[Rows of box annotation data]
------------------------------------------------------------

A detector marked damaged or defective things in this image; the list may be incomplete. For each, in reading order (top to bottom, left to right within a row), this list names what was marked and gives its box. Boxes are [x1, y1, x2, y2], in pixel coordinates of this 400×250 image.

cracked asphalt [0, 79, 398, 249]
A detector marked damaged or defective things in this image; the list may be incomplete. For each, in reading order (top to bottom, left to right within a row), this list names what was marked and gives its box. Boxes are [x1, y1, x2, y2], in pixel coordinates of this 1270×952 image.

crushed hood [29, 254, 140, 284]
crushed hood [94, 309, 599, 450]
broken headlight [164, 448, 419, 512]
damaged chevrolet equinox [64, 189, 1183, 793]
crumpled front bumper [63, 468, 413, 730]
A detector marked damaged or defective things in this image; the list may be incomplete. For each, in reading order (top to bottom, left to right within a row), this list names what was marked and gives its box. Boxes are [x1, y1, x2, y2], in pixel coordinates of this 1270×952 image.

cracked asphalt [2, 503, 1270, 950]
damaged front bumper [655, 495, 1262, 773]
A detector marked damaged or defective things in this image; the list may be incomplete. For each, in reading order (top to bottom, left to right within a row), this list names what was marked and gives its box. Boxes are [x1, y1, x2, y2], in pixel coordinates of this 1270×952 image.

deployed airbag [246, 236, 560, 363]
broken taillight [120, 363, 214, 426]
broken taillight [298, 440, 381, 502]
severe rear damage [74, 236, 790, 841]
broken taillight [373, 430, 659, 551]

------------------------------------------------------------

What you should do → Reproduce the records word for word, from their first line up to and including the line that contains "cracked asphalt [0, 79, 398, 249]".

Final result →
A detector marked damaged or defective things in this image; the list may be incomplete. For each, in reading order (top to bottom, left to right within a row), this list names what was marked and gives its box. Boxes are [x1, y1, x2, y2], in pixel coordinates of this 400×250 image.

cracked asphalt [0, 79, 398, 249]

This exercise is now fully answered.